Dataset entries
· · · · · · ·
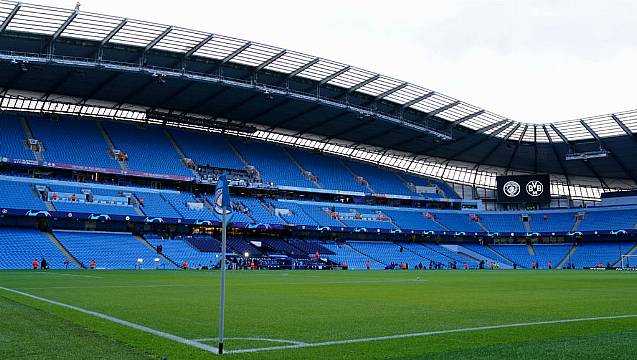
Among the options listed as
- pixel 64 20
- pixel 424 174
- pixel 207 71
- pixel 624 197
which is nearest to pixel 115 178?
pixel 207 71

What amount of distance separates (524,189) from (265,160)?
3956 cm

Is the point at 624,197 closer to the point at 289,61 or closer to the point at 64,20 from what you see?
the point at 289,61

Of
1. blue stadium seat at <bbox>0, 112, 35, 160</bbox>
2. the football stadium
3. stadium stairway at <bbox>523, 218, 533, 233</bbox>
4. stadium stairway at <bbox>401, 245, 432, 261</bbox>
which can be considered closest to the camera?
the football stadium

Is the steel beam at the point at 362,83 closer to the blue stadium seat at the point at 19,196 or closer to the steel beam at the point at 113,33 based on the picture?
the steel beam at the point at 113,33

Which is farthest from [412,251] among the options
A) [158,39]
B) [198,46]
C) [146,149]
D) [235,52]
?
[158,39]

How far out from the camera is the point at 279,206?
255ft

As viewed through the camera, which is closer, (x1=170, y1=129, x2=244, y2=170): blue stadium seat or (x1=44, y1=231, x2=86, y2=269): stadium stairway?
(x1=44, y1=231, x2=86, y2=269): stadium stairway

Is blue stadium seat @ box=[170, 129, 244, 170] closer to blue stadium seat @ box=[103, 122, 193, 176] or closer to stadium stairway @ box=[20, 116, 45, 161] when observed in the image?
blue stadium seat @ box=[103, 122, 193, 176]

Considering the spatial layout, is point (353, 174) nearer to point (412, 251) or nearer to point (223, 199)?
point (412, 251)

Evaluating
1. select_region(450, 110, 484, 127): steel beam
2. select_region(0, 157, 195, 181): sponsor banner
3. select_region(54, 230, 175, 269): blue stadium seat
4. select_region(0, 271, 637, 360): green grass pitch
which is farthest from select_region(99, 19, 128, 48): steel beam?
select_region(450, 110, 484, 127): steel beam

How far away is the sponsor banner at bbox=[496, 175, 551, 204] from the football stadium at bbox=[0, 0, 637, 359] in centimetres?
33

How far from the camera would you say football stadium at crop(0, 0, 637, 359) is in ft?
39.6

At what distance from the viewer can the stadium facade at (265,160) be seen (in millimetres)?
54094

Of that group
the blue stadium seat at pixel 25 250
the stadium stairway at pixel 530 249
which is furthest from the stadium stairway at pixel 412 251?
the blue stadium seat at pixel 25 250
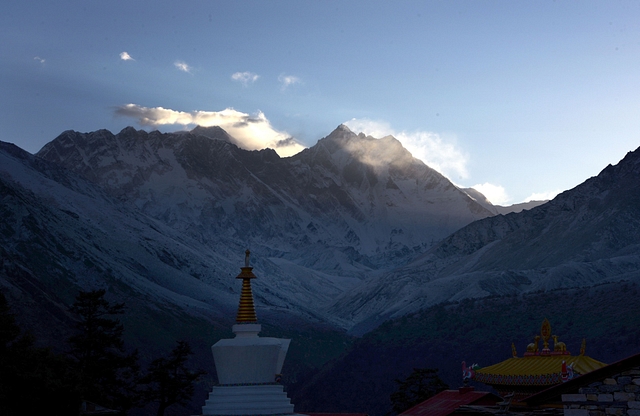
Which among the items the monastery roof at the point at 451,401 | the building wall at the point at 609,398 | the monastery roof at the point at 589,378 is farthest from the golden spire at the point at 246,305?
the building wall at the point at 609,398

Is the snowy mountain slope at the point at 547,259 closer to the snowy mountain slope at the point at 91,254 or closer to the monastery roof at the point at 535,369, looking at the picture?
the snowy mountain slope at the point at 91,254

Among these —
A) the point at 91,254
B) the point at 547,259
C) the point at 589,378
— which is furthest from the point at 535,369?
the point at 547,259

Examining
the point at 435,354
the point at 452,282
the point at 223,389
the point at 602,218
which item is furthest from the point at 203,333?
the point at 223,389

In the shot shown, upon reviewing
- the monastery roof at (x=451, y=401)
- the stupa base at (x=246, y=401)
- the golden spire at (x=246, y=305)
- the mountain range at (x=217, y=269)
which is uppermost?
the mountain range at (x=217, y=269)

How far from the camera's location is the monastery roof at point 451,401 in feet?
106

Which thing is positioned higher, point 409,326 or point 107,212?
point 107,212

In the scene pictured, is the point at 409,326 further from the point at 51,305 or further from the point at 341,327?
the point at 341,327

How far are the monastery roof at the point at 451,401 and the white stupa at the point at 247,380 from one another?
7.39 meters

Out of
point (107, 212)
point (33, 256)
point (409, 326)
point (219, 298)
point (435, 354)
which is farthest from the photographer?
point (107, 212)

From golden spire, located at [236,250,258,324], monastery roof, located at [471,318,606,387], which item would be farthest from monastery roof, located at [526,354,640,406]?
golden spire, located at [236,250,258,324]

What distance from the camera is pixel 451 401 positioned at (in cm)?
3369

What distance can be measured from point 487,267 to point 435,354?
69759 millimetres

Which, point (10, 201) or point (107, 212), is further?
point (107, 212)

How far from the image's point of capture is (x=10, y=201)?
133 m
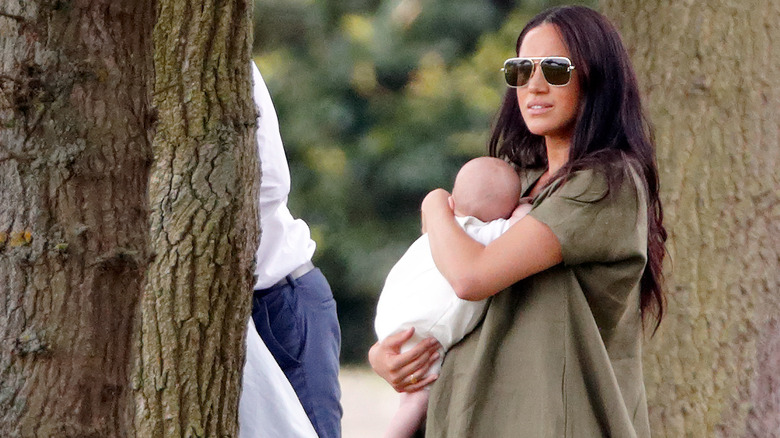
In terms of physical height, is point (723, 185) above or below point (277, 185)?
· · · · · · ·
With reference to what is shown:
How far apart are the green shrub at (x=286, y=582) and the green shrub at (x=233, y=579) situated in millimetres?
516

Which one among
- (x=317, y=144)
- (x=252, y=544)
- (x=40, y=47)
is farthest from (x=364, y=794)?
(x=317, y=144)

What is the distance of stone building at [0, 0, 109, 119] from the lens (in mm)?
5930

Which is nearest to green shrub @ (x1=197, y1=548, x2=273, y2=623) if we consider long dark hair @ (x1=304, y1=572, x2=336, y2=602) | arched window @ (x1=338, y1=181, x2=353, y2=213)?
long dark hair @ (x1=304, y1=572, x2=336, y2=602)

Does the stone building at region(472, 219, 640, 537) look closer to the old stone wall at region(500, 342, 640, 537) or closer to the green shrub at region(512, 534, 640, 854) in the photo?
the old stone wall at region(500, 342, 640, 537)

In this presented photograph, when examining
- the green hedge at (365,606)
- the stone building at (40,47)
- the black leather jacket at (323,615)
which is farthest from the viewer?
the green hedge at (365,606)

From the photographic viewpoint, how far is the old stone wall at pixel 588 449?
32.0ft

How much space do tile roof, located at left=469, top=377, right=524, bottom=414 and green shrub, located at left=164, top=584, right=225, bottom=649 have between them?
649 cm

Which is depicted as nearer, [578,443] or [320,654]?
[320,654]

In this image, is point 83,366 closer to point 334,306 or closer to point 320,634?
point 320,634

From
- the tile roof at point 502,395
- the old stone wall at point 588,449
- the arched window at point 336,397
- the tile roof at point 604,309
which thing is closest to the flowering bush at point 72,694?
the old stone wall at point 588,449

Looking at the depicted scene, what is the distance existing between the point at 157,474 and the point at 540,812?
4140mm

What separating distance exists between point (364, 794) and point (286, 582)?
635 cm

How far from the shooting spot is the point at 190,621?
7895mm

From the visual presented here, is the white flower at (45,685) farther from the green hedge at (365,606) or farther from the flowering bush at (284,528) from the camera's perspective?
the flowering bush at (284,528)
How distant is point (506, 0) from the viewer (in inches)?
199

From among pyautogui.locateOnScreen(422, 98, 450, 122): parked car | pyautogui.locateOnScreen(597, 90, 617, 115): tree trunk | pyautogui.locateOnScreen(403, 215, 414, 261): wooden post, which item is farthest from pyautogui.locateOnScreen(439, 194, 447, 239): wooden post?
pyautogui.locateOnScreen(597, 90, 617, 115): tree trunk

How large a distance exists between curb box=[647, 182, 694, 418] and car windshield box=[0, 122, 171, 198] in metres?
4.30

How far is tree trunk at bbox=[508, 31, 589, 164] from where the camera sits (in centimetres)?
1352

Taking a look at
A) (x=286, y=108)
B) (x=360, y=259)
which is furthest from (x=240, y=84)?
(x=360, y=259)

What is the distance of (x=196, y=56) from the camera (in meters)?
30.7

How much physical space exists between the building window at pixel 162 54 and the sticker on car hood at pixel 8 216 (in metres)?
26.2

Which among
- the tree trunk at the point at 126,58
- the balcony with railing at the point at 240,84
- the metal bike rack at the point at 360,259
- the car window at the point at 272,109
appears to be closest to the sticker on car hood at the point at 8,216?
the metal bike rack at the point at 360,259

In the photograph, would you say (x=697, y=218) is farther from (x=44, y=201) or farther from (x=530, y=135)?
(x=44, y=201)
· · · · · · ·
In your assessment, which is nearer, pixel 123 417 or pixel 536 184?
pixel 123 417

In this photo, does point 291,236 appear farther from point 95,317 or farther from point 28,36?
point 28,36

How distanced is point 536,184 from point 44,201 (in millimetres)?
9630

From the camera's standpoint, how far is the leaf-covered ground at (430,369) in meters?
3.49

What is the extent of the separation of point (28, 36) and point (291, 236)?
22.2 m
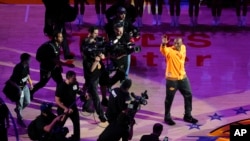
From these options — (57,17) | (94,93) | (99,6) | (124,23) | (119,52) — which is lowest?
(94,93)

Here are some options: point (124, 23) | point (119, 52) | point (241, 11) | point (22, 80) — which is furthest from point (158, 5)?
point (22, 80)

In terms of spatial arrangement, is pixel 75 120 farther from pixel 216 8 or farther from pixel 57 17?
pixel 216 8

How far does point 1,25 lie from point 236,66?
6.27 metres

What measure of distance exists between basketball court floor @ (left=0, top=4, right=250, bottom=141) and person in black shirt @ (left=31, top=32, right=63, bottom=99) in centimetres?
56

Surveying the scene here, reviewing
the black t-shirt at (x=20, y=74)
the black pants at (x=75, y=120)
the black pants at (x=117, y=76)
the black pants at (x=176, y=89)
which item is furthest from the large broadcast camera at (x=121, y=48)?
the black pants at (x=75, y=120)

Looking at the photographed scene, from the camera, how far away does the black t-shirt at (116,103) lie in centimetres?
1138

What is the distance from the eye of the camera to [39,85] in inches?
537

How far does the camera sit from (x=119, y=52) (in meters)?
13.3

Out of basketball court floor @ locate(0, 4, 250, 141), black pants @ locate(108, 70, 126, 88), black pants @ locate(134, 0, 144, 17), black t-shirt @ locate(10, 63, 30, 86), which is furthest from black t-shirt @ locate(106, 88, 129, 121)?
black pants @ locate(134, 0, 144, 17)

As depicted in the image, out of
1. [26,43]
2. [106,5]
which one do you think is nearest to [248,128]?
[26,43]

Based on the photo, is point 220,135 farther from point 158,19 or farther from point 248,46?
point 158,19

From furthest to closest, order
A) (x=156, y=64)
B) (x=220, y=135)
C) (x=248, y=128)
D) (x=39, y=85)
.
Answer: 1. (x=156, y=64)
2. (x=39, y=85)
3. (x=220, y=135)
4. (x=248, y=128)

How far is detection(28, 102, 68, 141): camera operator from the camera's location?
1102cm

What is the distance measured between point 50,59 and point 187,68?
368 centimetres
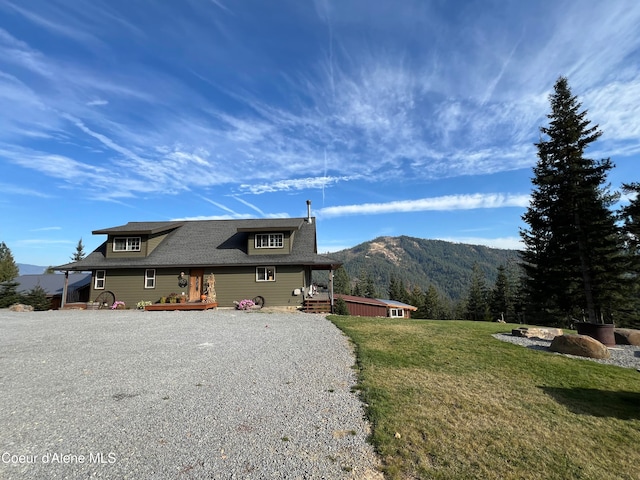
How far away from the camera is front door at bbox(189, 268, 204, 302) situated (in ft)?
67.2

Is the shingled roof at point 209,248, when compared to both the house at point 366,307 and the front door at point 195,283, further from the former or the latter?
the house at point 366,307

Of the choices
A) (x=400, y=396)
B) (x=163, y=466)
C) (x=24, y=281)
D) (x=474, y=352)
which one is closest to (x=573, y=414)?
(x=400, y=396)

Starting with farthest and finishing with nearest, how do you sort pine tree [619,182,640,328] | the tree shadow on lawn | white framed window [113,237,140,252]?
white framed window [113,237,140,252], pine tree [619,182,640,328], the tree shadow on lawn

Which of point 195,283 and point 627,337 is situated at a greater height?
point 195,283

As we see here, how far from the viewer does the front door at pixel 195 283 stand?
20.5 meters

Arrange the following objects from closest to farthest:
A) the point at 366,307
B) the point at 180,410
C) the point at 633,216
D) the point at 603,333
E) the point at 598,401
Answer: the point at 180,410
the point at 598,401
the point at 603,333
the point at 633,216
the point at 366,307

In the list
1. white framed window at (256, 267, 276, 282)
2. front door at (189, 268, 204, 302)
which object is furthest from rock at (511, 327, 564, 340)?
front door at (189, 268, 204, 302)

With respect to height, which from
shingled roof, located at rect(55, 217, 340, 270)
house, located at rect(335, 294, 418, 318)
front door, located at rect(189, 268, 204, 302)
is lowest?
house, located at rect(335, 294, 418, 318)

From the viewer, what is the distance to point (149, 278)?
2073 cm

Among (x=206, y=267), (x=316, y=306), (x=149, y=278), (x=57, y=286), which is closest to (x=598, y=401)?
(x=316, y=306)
· · · · · · ·
→ GIVEN REQUEST: Reproduce, character for character, the lines among the items above that fall between the line containing "Of the choices" and the line containing "20.5 meters", inclusive.

→ WRITTEN ANSWER:
Of the choices
A) (x=400, y=396)
B) (x=163, y=466)
C) (x=24, y=281)
D) (x=474, y=352)
which one is closest to (x=573, y=414)?
(x=400, y=396)

Starting with farthest and finishing with nearest, how do you sort pine tree [619,182,640,328] | the tree shadow on lawn | white framed window [113,237,140,252]?
white framed window [113,237,140,252], pine tree [619,182,640,328], the tree shadow on lawn

Which of point 195,283 and point 627,337 is situated at a greater height?
point 195,283

As we see here, how far from the viewer does the front door at pixel 195 283 stand?
20.5 meters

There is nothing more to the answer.